#### [What you need to do]
[A] Answer these questions using the interview excerpt:
(i) What did Carol turn the place into?
(ii) What business did George Ernst own?
(iii) Where and on what date was the first Mass said?
[B] Resume the interview excerpt about St. Mary's Church from the point where it stops.
==== Page excerpt
JM:       When did they sell it? When you went off to college you would have been 18.

MLG:    It was probably in the early 1960s. Then Carol turned it into a very elegant restaurant.

JM:       Well it wasn’t elegant in 1967 the first time I was there.  But it was as you say, it was a burger joint.  It became elegant and expensive.

MLG:    Their son Bill went into the Air Force, loved country music.  I remember when the Knowltons owned it was that Bill would play his awful music. People complained. You know elderly people in this area they don’t like that kind of music. It is not their kind of music.

JM:       Do you remember the names of Carol Pete’s’ parents?

MLG:    I only knew them as Mr.  & Mrs.  Peters. They owned the Interlaken.

JM:       There was a connection between Carol Peters and George Ernst.  You told me about a plaque?

MLG:    There was a plaque on the last booth at the Woodland in his memory when he passed on. “In loving memory of George Ernst” They were good friends, never married.  He owned Shargoy’s. I think he had a lot to do with providing Carol with produce and everything for the restaurant.

JM:       What did he look like?

MLG:    George was very distinguished, dark hair, had a moustache. He was a nice looking man. I don’t remember if he married or not, I don’t think he ever did.

JM:       No he didn’t. He was killed at age 51 in a rafting accident in West Virginia April 29. 1987. Alright let’s go onto St, Mary’s Church. This is where you bring out your notes.

MLG:    I’ve got my notes.  I did some research on this. St. Mary’s Church has quite a history.  It is very interesting, but as you know, when you are young you do not pay too much attention to things. I was very excited to find that St. Mary’s Church was founded by the miners in the town: the ore miners and the local people lived on Mt. Riga at the time.  Originally the masses were said in private homes and then it moved on down to the center of town.  The property was bought by Father Lynch from the Congregational minister of Salisbury.

JM:       Do you know when?

MLG:    Jan. 16, 1876 St. Mary’s Church was built by local people; the ore miners and the iron ore workers, donations from people in the town.

JM:       Now you told me that he bought the property but the church was dedicated Jan. 16, 1976, but that was not when he bought the property. He would buy the property beforehand.

MLG:      The first Mass was said July 4, 1849 at the Davis Ore Mine.  St. Patrick’s Church was built in Falls Village by Father Peter Kelly in 1853.
========
==== Supplied information
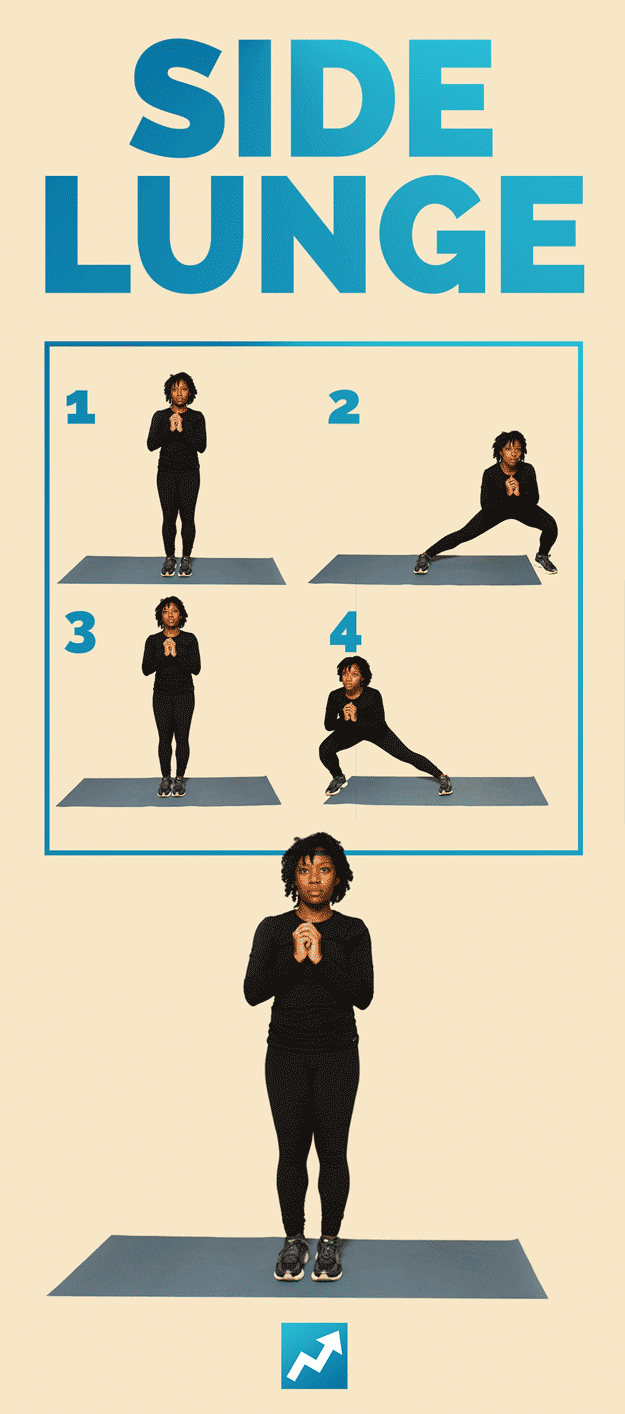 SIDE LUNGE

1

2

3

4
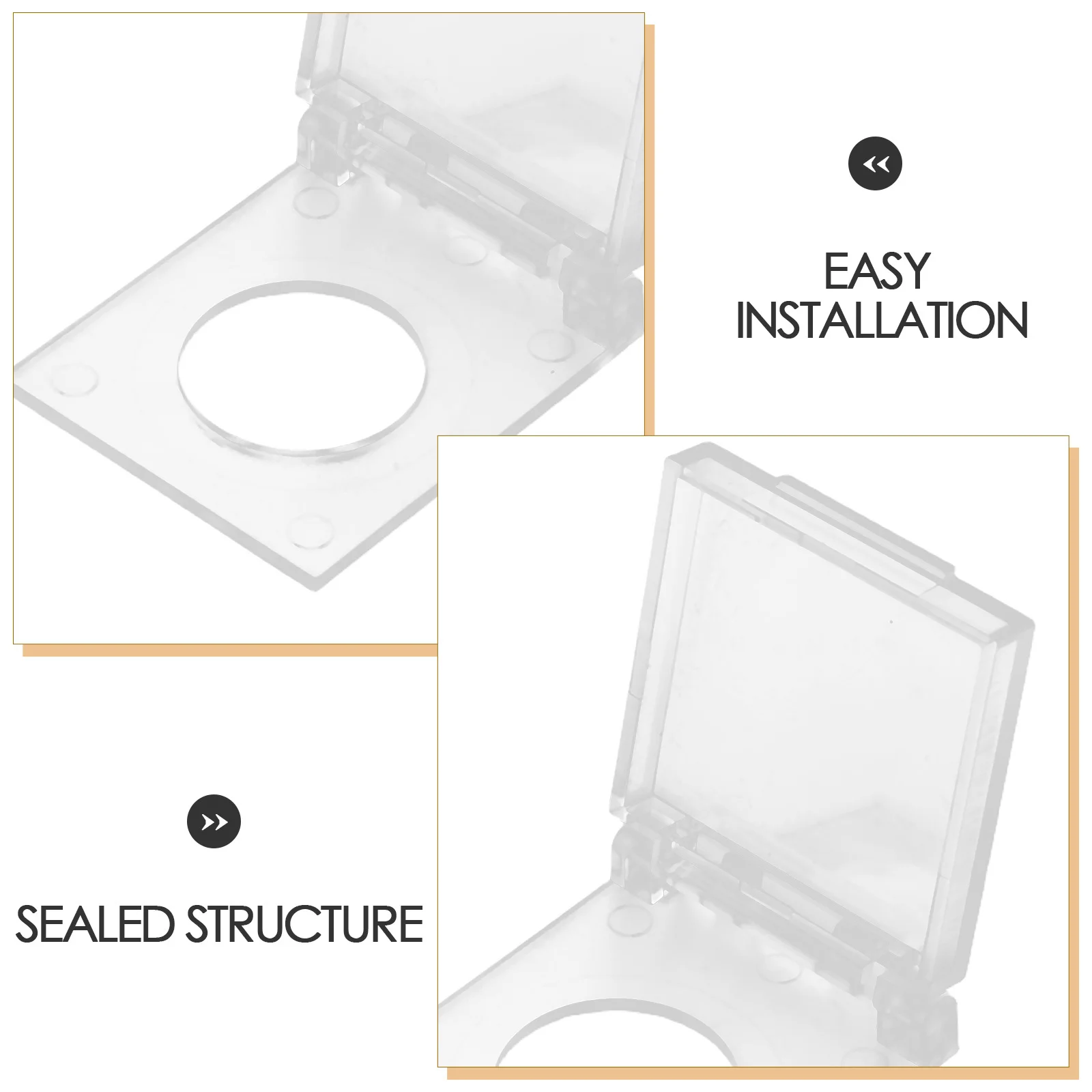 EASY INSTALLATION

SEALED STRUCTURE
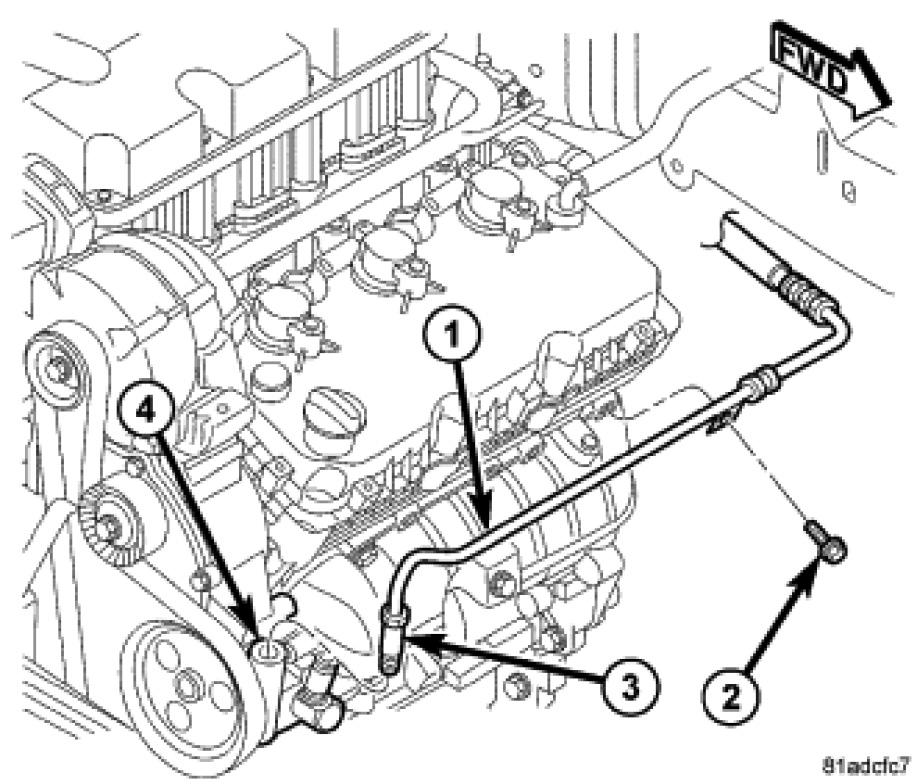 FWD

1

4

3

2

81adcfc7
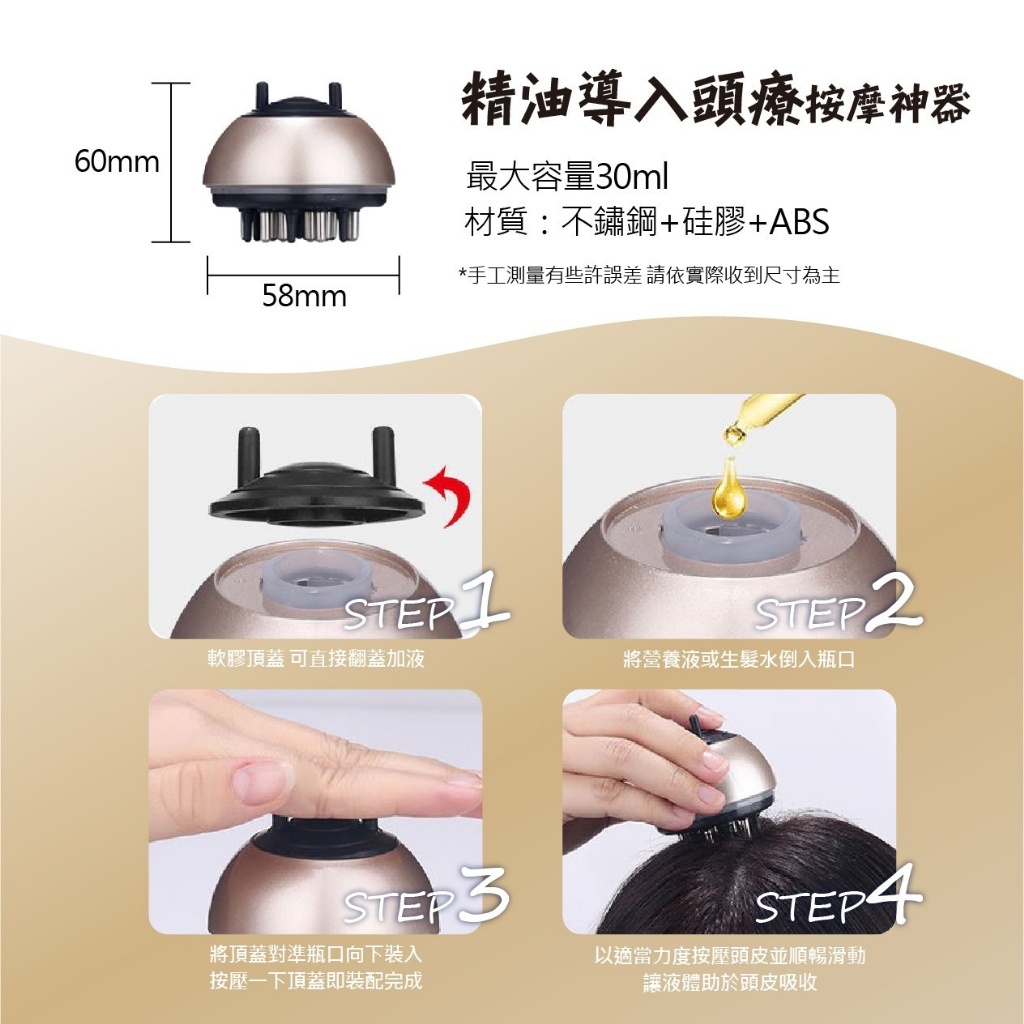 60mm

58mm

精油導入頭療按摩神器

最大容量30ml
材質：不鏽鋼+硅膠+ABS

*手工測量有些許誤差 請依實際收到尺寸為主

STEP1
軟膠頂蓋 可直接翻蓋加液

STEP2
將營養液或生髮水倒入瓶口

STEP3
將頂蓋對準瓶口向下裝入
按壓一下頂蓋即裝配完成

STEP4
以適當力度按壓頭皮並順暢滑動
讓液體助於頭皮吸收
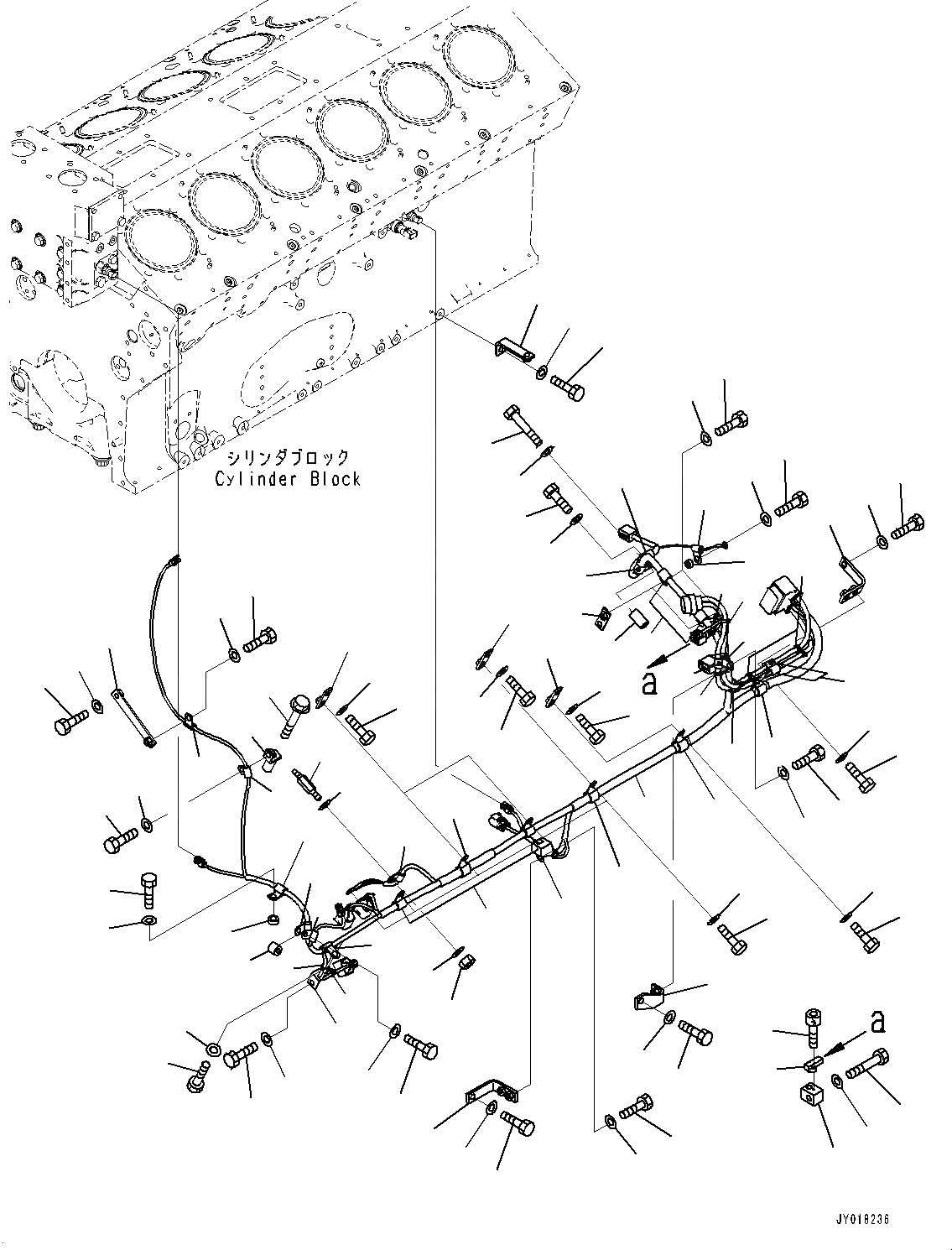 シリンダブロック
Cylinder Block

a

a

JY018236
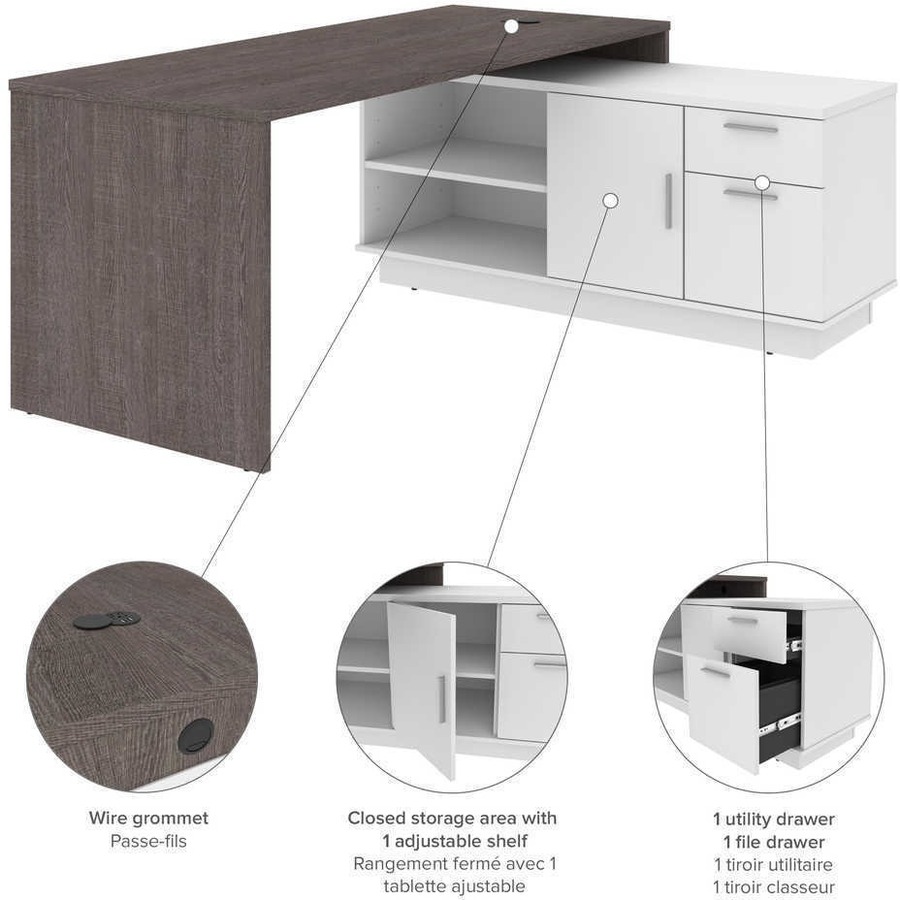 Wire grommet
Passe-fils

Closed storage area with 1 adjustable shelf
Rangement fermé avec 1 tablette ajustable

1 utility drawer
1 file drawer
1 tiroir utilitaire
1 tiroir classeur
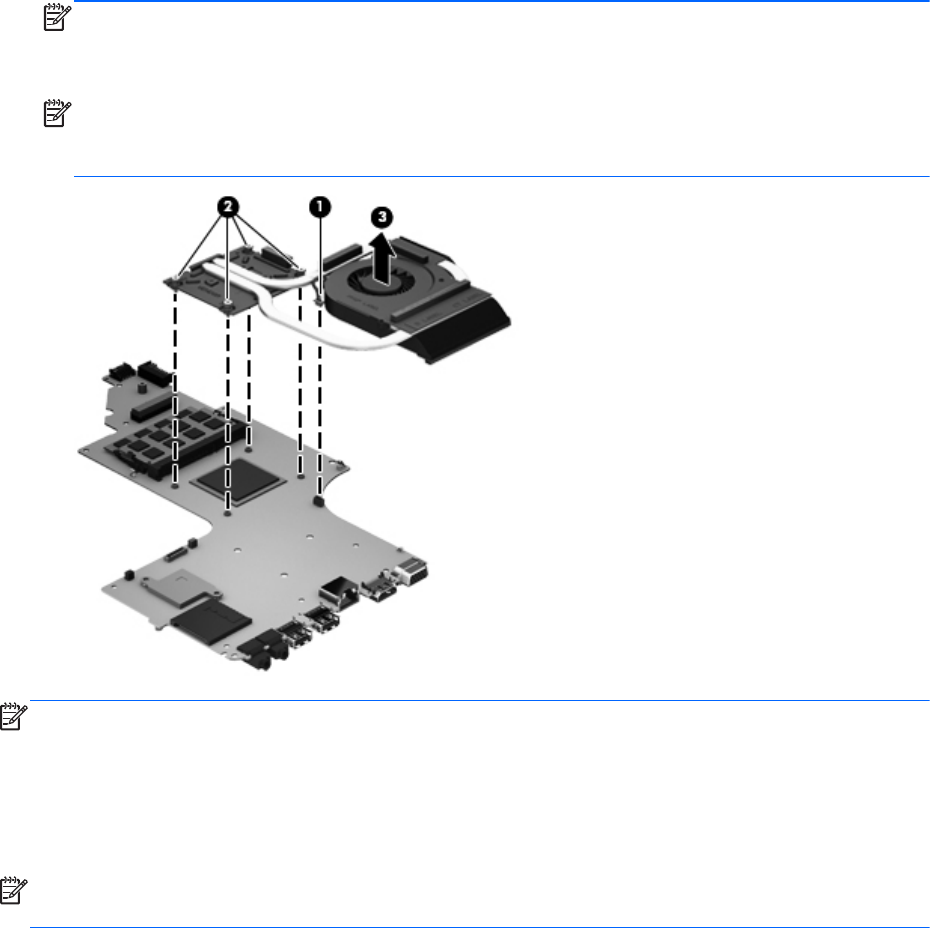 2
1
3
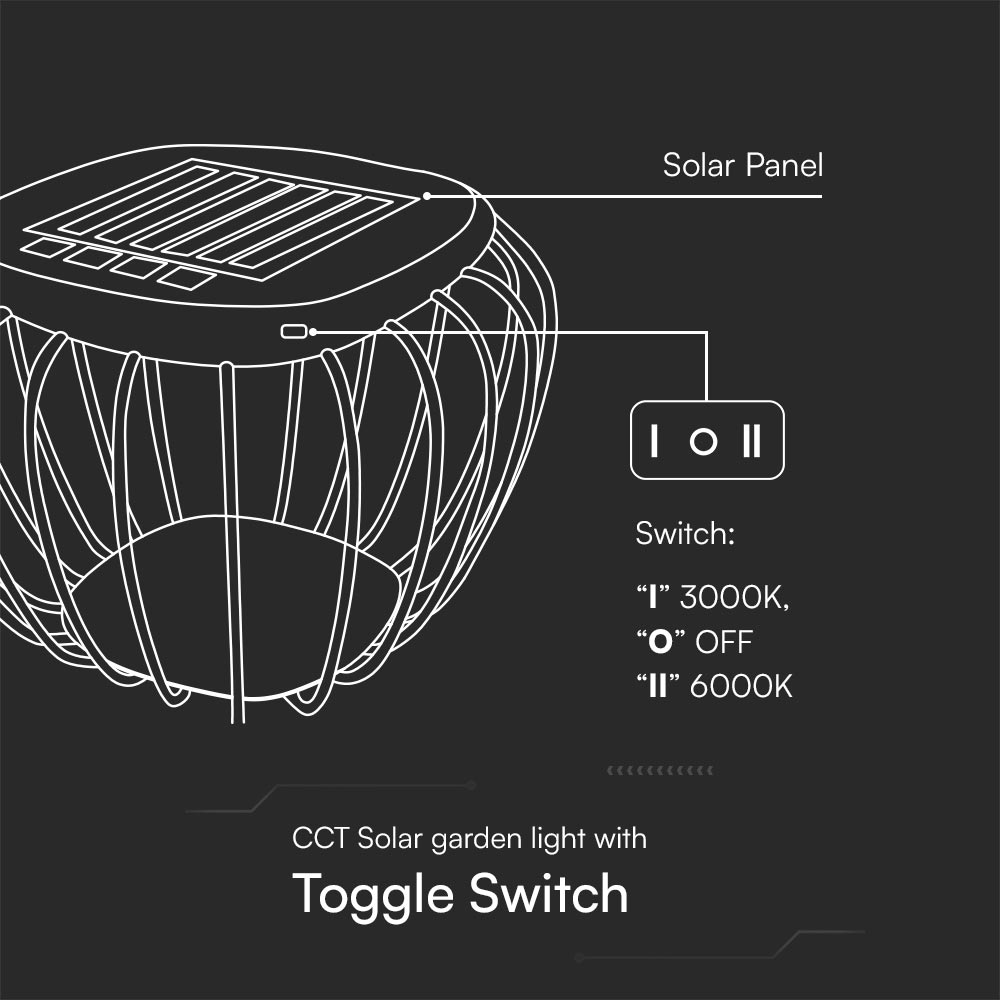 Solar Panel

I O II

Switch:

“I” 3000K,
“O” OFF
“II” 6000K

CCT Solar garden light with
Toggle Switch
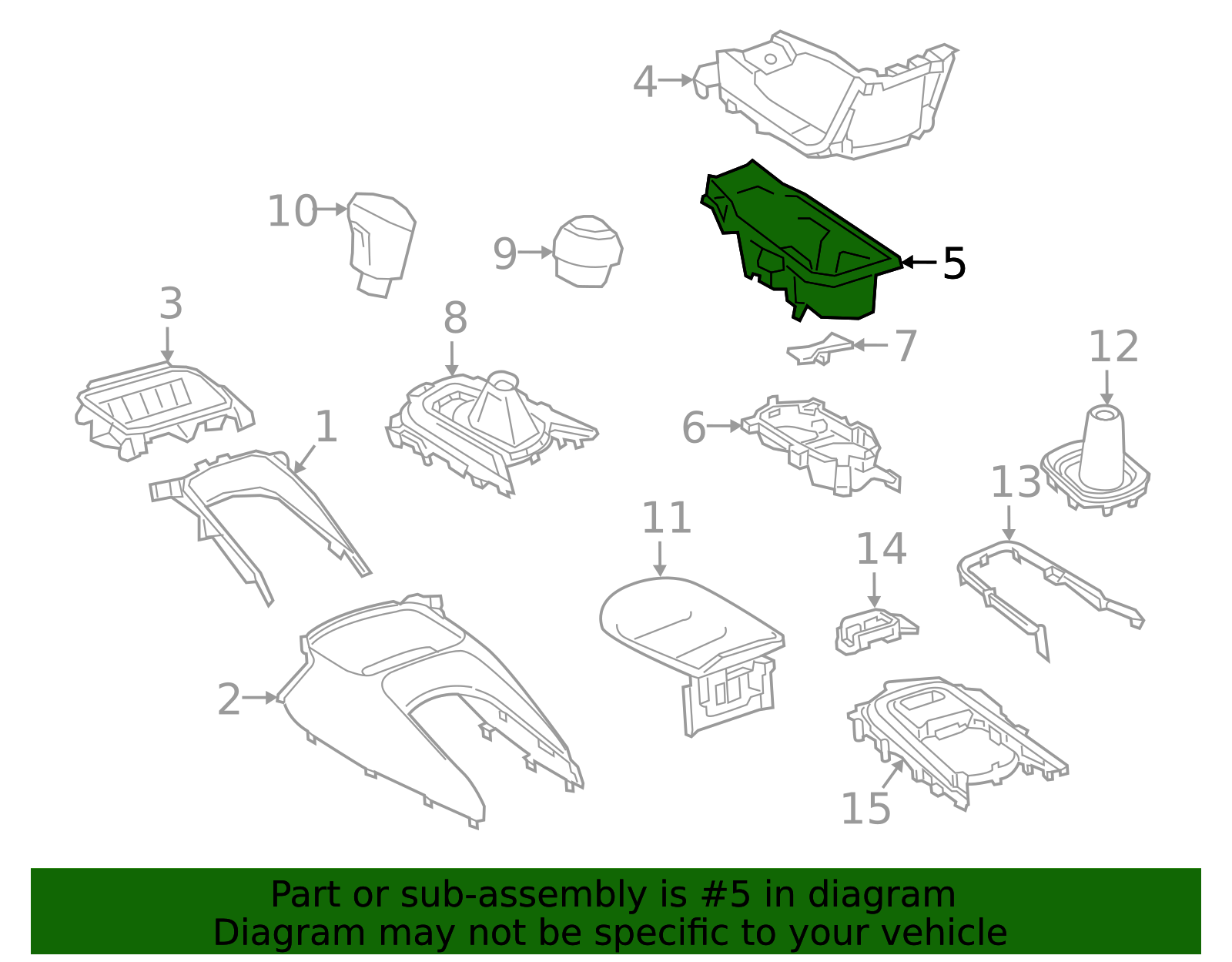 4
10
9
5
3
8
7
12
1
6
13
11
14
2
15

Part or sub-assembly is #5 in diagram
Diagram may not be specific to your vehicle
========
#### [Answers by item]
[A]
(i) A very elegant restaurant.
(ii) Shargoy's.
(iii) At the Davis Ore Mine, on July 4, 1849.

[B]
JM:       But you don’t have a date for when Father Lynch bought the property for St. Mary’s?

MLG:    It was somewhere around the early 1860s because the building had to be built and everything. It was dedicated on Jan. 16, 1876. That was still Father Lynch. (He also had built the Rectory, a parochial school, a convent and acquired land for a cemetery on Lower Cobble Road in Salisbury. Ed)

JM:       Then it was rededicated…

MLG:    It was rededicated in 1903 and then again in 2015.

JM:      Tell me about the school.

MLG:    In 1923 it was a convent: that was the only time there were nuns here. There was a school like what they have in the cities that went with churches and everything, a parochial school.  There was a summer retreat for girls.  It was called the Lakeville Manor on route 41.  It was 2 houses.  The girls would come in the summer by the end of June until Labor Day weekend. They participated in local sports, they would go to the lake where they would learn how to sail, swim and everything.  They attended Mass every morning at 7:45.  You could see them walking up the hill. Then they would go back to the Manor for breakfast.  Then they would come over to the lake and have swimming lessons from Jeanette Axelby. Unfortunately they sold Lakeville Manor to a contractor who made it onto apartments.  They are very beautiful apartments.

JM:       The Manor closed in 1968.  The school had closed in 1920. When was the church renovated?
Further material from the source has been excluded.